TASK BRIEF: Convert the material below into a JSON list of strings, with one string per line and blank lines omitted. Leave the pictures out of the result.

******

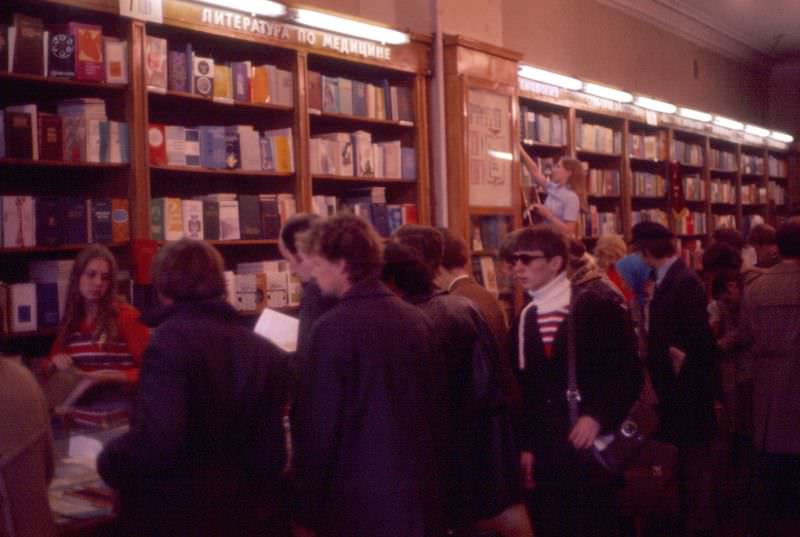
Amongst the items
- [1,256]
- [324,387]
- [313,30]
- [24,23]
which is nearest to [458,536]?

******

OUTPUT FOR THIS TASK:
[
  "Amongst the items",
  "- [1,256]",
  "- [324,387]",
  "- [313,30]",
  "- [24,23]",
  "which is nearest to [458,536]?"
]